Também poderia ser – sem dúvida era o que sucedia, embora ela escondesse o segredo de si mesma e empalidecesse toda vez que ele tentava escapar de seu coração, como uma serpente sai da toca –, poderia ser que um outro sentimento mantivesse-a na cena e no caminho que se haviam mostrado tão fatais. Era lá que morava, era lá que pisavam os pés do homem a quem se considerava unida de uma forma que, embora não reconhecida na terra, havia de reuni-los no céu antes do último juízo e fazer deste o altar nupcial para um futuro de infindáveis recompensas. Inúmeras vezes a têmpera das almas havia lançado essa ideia à contemplação de Hester e achado graça da alegria fervorosa e desesperada com que ela a aceitava e logo tentava afastá-la de si.

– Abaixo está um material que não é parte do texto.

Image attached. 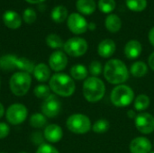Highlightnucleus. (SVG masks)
Listing matches in <instances>:
<instances>
[{"instance_id":"1","label":"nucleus","mask_w":154,"mask_h":153,"mask_svg":"<svg viewBox=\"0 0 154 153\" xmlns=\"http://www.w3.org/2000/svg\"><path fill=\"white\" fill-rule=\"evenodd\" d=\"M104 76L111 84H122L129 78V72L125 64L120 60H110L104 68Z\"/></svg>"},{"instance_id":"2","label":"nucleus","mask_w":154,"mask_h":153,"mask_svg":"<svg viewBox=\"0 0 154 153\" xmlns=\"http://www.w3.org/2000/svg\"><path fill=\"white\" fill-rule=\"evenodd\" d=\"M50 88L56 95L68 97L75 92V82L72 78L63 73H56L50 79Z\"/></svg>"},{"instance_id":"3","label":"nucleus","mask_w":154,"mask_h":153,"mask_svg":"<svg viewBox=\"0 0 154 153\" xmlns=\"http://www.w3.org/2000/svg\"><path fill=\"white\" fill-rule=\"evenodd\" d=\"M105 92L106 87L100 78L97 77H90L85 80L83 85V95L88 102L95 103L101 100Z\"/></svg>"},{"instance_id":"4","label":"nucleus","mask_w":154,"mask_h":153,"mask_svg":"<svg viewBox=\"0 0 154 153\" xmlns=\"http://www.w3.org/2000/svg\"><path fill=\"white\" fill-rule=\"evenodd\" d=\"M32 85V77L29 73L19 71L12 75L9 87L12 93L16 96H23L26 95Z\"/></svg>"},{"instance_id":"5","label":"nucleus","mask_w":154,"mask_h":153,"mask_svg":"<svg viewBox=\"0 0 154 153\" xmlns=\"http://www.w3.org/2000/svg\"><path fill=\"white\" fill-rule=\"evenodd\" d=\"M112 103L118 107H125L129 106L134 97L133 89L125 85H120L116 87L111 93Z\"/></svg>"},{"instance_id":"6","label":"nucleus","mask_w":154,"mask_h":153,"mask_svg":"<svg viewBox=\"0 0 154 153\" xmlns=\"http://www.w3.org/2000/svg\"><path fill=\"white\" fill-rule=\"evenodd\" d=\"M66 125L71 133L84 134L90 130L91 122L87 115L82 114H75L67 119Z\"/></svg>"},{"instance_id":"7","label":"nucleus","mask_w":154,"mask_h":153,"mask_svg":"<svg viewBox=\"0 0 154 153\" xmlns=\"http://www.w3.org/2000/svg\"><path fill=\"white\" fill-rule=\"evenodd\" d=\"M65 52L71 57H80L88 50V42L85 39L73 37L69 39L63 46Z\"/></svg>"},{"instance_id":"8","label":"nucleus","mask_w":154,"mask_h":153,"mask_svg":"<svg viewBox=\"0 0 154 153\" xmlns=\"http://www.w3.org/2000/svg\"><path fill=\"white\" fill-rule=\"evenodd\" d=\"M28 115V110L25 106L22 104H14L11 105L5 114L6 120L9 124L13 125H18L23 123Z\"/></svg>"},{"instance_id":"9","label":"nucleus","mask_w":154,"mask_h":153,"mask_svg":"<svg viewBox=\"0 0 154 153\" xmlns=\"http://www.w3.org/2000/svg\"><path fill=\"white\" fill-rule=\"evenodd\" d=\"M60 109L61 103L60 99L52 94H51L46 99H44L43 103L42 104V112L45 116L49 118L56 117L60 114Z\"/></svg>"},{"instance_id":"10","label":"nucleus","mask_w":154,"mask_h":153,"mask_svg":"<svg viewBox=\"0 0 154 153\" xmlns=\"http://www.w3.org/2000/svg\"><path fill=\"white\" fill-rule=\"evenodd\" d=\"M68 27L75 34H82L88 30V22L78 13H73L68 17Z\"/></svg>"},{"instance_id":"11","label":"nucleus","mask_w":154,"mask_h":153,"mask_svg":"<svg viewBox=\"0 0 154 153\" xmlns=\"http://www.w3.org/2000/svg\"><path fill=\"white\" fill-rule=\"evenodd\" d=\"M135 125L140 133H152L154 131V117L149 113L139 114L135 118Z\"/></svg>"},{"instance_id":"12","label":"nucleus","mask_w":154,"mask_h":153,"mask_svg":"<svg viewBox=\"0 0 154 153\" xmlns=\"http://www.w3.org/2000/svg\"><path fill=\"white\" fill-rule=\"evenodd\" d=\"M68 64V58L66 54L61 50H56L52 52L49 58V65L50 68L56 71H61L63 70Z\"/></svg>"},{"instance_id":"13","label":"nucleus","mask_w":154,"mask_h":153,"mask_svg":"<svg viewBox=\"0 0 154 153\" xmlns=\"http://www.w3.org/2000/svg\"><path fill=\"white\" fill-rule=\"evenodd\" d=\"M131 153H150L152 151V143L145 137H136L130 143Z\"/></svg>"},{"instance_id":"14","label":"nucleus","mask_w":154,"mask_h":153,"mask_svg":"<svg viewBox=\"0 0 154 153\" xmlns=\"http://www.w3.org/2000/svg\"><path fill=\"white\" fill-rule=\"evenodd\" d=\"M43 136L46 141L51 143H55V142H60L62 139L63 132L60 126L57 124H49L44 129Z\"/></svg>"},{"instance_id":"15","label":"nucleus","mask_w":154,"mask_h":153,"mask_svg":"<svg viewBox=\"0 0 154 153\" xmlns=\"http://www.w3.org/2000/svg\"><path fill=\"white\" fill-rule=\"evenodd\" d=\"M142 44L136 40L129 41L125 47V55L129 60L137 59L142 53Z\"/></svg>"},{"instance_id":"16","label":"nucleus","mask_w":154,"mask_h":153,"mask_svg":"<svg viewBox=\"0 0 154 153\" xmlns=\"http://www.w3.org/2000/svg\"><path fill=\"white\" fill-rule=\"evenodd\" d=\"M3 21L5 24L10 29H17L22 24V19L20 15L14 11H5L3 15Z\"/></svg>"},{"instance_id":"17","label":"nucleus","mask_w":154,"mask_h":153,"mask_svg":"<svg viewBox=\"0 0 154 153\" xmlns=\"http://www.w3.org/2000/svg\"><path fill=\"white\" fill-rule=\"evenodd\" d=\"M116 48V43L113 40L106 39L99 43L97 52L103 58H110L115 53Z\"/></svg>"},{"instance_id":"18","label":"nucleus","mask_w":154,"mask_h":153,"mask_svg":"<svg viewBox=\"0 0 154 153\" xmlns=\"http://www.w3.org/2000/svg\"><path fill=\"white\" fill-rule=\"evenodd\" d=\"M33 76L39 82H46L51 77L50 68L44 63H39L35 66L33 70Z\"/></svg>"},{"instance_id":"19","label":"nucleus","mask_w":154,"mask_h":153,"mask_svg":"<svg viewBox=\"0 0 154 153\" xmlns=\"http://www.w3.org/2000/svg\"><path fill=\"white\" fill-rule=\"evenodd\" d=\"M76 6L78 11L85 15L92 14L97 7L94 0H78Z\"/></svg>"},{"instance_id":"20","label":"nucleus","mask_w":154,"mask_h":153,"mask_svg":"<svg viewBox=\"0 0 154 153\" xmlns=\"http://www.w3.org/2000/svg\"><path fill=\"white\" fill-rule=\"evenodd\" d=\"M17 57L13 54H6L0 57V69L3 71H12L16 69Z\"/></svg>"},{"instance_id":"21","label":"nucleus","mask_w":154,"mask_h":153,"mask_svg":"<svg viewBox=\"0 0 154 153\" xmlns=\"http://www.w3.org/2000/svg\"><path fill=\"white\" fill-rule=\"evenodd\" d=\"M106 29L110 32H117L122 27V22L116 14H109L105 22Z\"/></svg>"},{"instance_id":"22","label":"nucleus","mask_w":154,"mask_h":153,"mask_svg":"<svg viewBox=\"0 0 154 153\" xmlns=\"http://www.w3.org/2000/svg\"><path fill=\"white\" fill-rule=\"evenodd\" d=\"M51 19L55 23H63L68 17V10L63 5L55 6L51 11Z\"/></svg>"},{"instance_id":"23","label":"nucleus","mask_w":154,"mask_h":153,"mask_svg":"<svg viewBox=\"0 0 154 153\" xmlns=\"http://www.w3.org/2000/svg\"><path fill=\"white\" fill-rule=\"evenodd\" d=\"M15 66H16V69H20L21 71L23 72H26V73H32L33 70H34V64L32 61H31L30 60L26 59V58H18L17 57V60H16V63H15Z\"/></svg>"},{"instance_id":"24","label":"nucleus","mask_w":154,"mask_h":153,"mask_svg":"<svg viewBox=\"0 0 154 153\" xmlns=\"http://www.w3.org/2000/svg\"><path fill=\"white\" fill-rule=\"evenodd\" d=\"M130 72L135 78H142L147 74L148 68L143 61H136L131 66Z\"/></svg>"},{"instance_id":"25","label":"nucleus","mask_w":154,"mask_h":153,"mask_svg":"<svg viewBox=\"0 0 154 153\" xmlns=\"http://www.w3.org/2000/svg\"><path fill=\"white\" fill-rule=\"evenodd\" d=\"M70 75L73 79L83 80L88 77V69L84 65L77 64L70 69Z\"/></svg>"},{"instance_id":"26","label":"nucleus","mask_w":154,"mask_h":153,"mask_svg":"<svg viewBox=\"0 0 154 153\" xmlns=\"http://www.w3.org/2000/svg\"><path fill=\"white\" fill-rule=\"evenodd\" d=\"M46 124H47V119L43 114L36 113L30 117V124L33 128H37V129L42 128L43 126L46 125Z\"/></svg>"},{"instance_id":"27","label":"nucleus","mask_w":154,"mask_h":153,"mask_svg":"<svg viewBox=\"0 0 154 153\" xmlns=\"http://www.w3.org/2000/svg\"><path fill=\"white\" fill-rule=\"evenodd\" d=\"M127 7L134 12H142L147 7V0H125Z\"/></svg>"},{"instance_id":"28","label":"nucleus","mask_w":154,"mask_h":153,"mask_svg":"<svg viewBox=\"0 0 154 153\" xmlns=\"http://www.w3.org/2000/svg\"><path fill=\"white\" fill-rule=\"evenodd\" d=\"M46 43L51 49H60V48H62L64 46L62 39L59 35L54 34V33L49 34L47 36Z\"/></svg>"},{"instance_id":"29","label":"nucleus","mask_w":154,"mask_h":153,"mask_svg":"<svg viewBox=\"0 0 154 153\" xmlns=\"http://www.w3.org/2000/svg\"><path fill=\"white\" fill-rule=\"evenodd\" d=\"M150 106V98L146 95H139L134 101V108L137 111H143Z\"/></svg>"},{"instance_id":"30","label":"nucleus","mask_w":154,"mask_h":153,"mask_svg":"<svg viewBox=\"0 0 154 153\" xmlns=\"http://www.w3.org/2000/svg\"><path fill=\"white\" fill-rule=\"evenodd\" d=\"M98 8L102 13L109 14L115 10L116 1L115 0H99L98 1Z\"/></svg>"},{"instance_id":"31","label":"nucleus","mask_w":154,"mask_h":153,"mask_svg":"<svg viewBox=\"0 0 154 153\" xmlns=\"http://www.w3.org/2000/svg\"><path fill=\"white\" fill-rule=\"evenodd\" d=\"M33 94L38 98L46 99L51 95V88L47 85H38L33 89Z\"/></svg>"},{"instance_id":"32","label":"nucleus","mask_w":154,"mask_h":153,"mask_svg":"<svg viewBox=\"0 0 154 153\" xmlns=\"http://www.w3.org/2000/svg\"><path fill=\"white\" fill-rule=\"evenodd\" d=\"M110 127L109 122L106 119H100L97 121L93 125V131L97 133H104L108 131Z\"/></svg>"},{"instance_id":"33","label":"nucleus","mask_w":154,"mask_h":153,"mask_svg":"<svg viewBox=\"0 0 154 153\" xmlns=\"http://www.w3.org/2000/svg\"><path fill=\"white\" fill-rule=\"evenodd\" d=\"M37 14L32 8H26L23 14V19L26 23H32L35 22Z\"/></svg>"},{"instance_id":"34","label":"nucleus","mask_w":154,"mask_h":153,"mask_svg":"<svg viewBox=\"0 0 154 153\" xmlns=\"http://www.w3.org/2000/svg\"><path fill=\"white\" fill-rule=\"evenodd\" d=\"M102 64L97 61V60H94L90 63L89 66V72L91 75H93V77H97L102 73Z\"/></svg>"},{"instance_id":"35","label":"nucleus","mask_w":154,"mask_h":153,"mask_svg":"<svg viewBox=\"0 0 154 153\" xmlns=\"http://www.w3.org/2000/svg\"><path fill=\"white\" fill-rule=\"evenodd\" d=\"M36 153H60L59 151L54 148L53 146L47 144V143H43L42 145H40L37 149Z\"/></svg>"},{"instance_id":"36","label":"nucleus","mask_w":154,"mask_h":153,"mask_svg":"<svg viewBox=\"0 0 154 153\" xmlns=\"http://www.w3.org/2000/svg\"><path fill=\"white\" fill-rule=\"evenodd\" d=\"M10 133V128L8 124L5 123H0V140L5 139Z\"/></svg>"},{"instance_id":"37","label":"nucleus","mask_w":154,"mask_h":153,"mask_svg":"<svg viewBox=\"0 0 154 153\" xmlns=\"http://www.w3.org/2000/svg\"><path fill=\"white\" fill-rule=\"evenodd\" d=\"M32 140L33 143L39 144V146L42 145V144H43V142H43V138H42V134L40 133H33L32 136Z\"/></svg>"},{"instance_id":"38","label":"nucleus","mask_w":154,"mask_h":153,"mask_svg":"<svg viewBox=\"0 0 154 153\" xmlns=\"http://www.w3.org/2000/svg\"><path fill=\"white\" fill-rule=\"evenodd\" d=\"M149 66L152 70H154V52H152L149 57Z\"/></svg>"},{"instance_id":"39","label":"nucleus","mask_w":154,"mask_h":153,"mask_svg":"<svg viewBox=\"0 0 154 153\" xmlns=\"http://www.w3.org/2000/svg\"><path fill=\"white\" fill-rule=\"evenodd\" d=\"M149 40H150V42L152 43V45L154 46V27L151 29V31L149 32Z\"/></svg>"},{"instance_id":"40","label":"nucleus","mask_w":154,"mask_h":153,"mask_svg":"<svg viewBox=\"0 0 154 153\" xmlns=\"http://www.w3.org/2000/svg\"><path fill=\"white\" fill-rule=\"evenodd\" d=\"M127 115H128V117L129 118H131V119H133V118H136V114H135V112L134 111H133V110H129L128 112H127Z\"/></svg>"},{"instance_id":"41","label":"nucleus","mask_w":154,"mask_h":153,"mask_svg":"<svg viewBox=\"0 0 154 153\" xmlns=\"http://www.w3.org/2000/svg\"><path fill=\"white\" fill-rule=\"evenodd\" d=\"M96 28H97V25H96L95 23H89L88 25V29H89L90 31H94Z\"/></svg>"},{"instance_id":"42","label":"nucleus","mask_w":154,"mask_h":153,"mask_svg":"<svg viewBox=\"0 0 154 153\" xmlns=\"http://www.w3.org/2000/svg\"><path fill=\"white\" fill-rule=\"evenodd\" d=\"M5 115V107L4 106L0 103V118H2Z\"/></svg>"},{"instance_id":"43","label":"nucleus","mask_w":154,"mask_h":153,"mask_svg":"<svg viewBox=\"0 0 154 153\" xmlns=\"http://www.w3.org/2000/svg\"><path fill=\"white\" fill-rule=\"evenodd\" d=\"M25 1H27L30 4H40V3L43 2L44 0H25Z\"/></svg>"},{"instance_id":"44","label":"nucleus","mask_w":154,"mask_h":153,"mask_svg":"<svg viewBox=\"0 0 154 153\" xmlns=\"http://www.w3.org/2000/svg\"><path fill=\"white\" fill-rule=\"evenodd\" d=\"M19 153H27V152H24V151H22V152H19Z\"/></svg>"},{"instance_id":"45","label":"nucleus","mask_w":154,"mask_h":153,"mask_svg":"<svg viewBox=\"0 0 154 153\" xmlns=\"http://www.w3.org/2000/svg\"><path fill=\"white\" fill-rule=\"evenodd\" d=\"M150 153H154V151H151V152Z\"/></svg>"},{"instance_id":"46","label":"nucleus","mask_w":154,"mask_h":153,"mask_svg":"<svg viewBox=\"0 0 154 153\" xmlns=\"http://www.w3.org/2000/svg\"><path fill=\"white\" fill-rule=\"evenodd\" d=\"M1 153H5V152H1Z\"/></svg>"}]
</instances>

Ela mal conseguia encarar a ideia, e apressava-se a prendê-la na masmorra. A justificativa em que ela tentava acreditar – aquilo que, enfim, estabeleceu como motivo para continuar morando na Nova Inglaterra – era uma meia-verdade e uma meia-ilusão. Aqui, ela dizia para si mesma, desenrolara-se a cena da sua culpa, e aqui deveria desenrolar-se a cena de seu castigo terreno; e assim, talvez, a tortura da vergonha diária pudesse, com o passar do tempo, purgar-lhe a alma e conferir-lhe uma pureza diferente da que havia perdido; uma pureza mais santa, porque resultante de um martírio.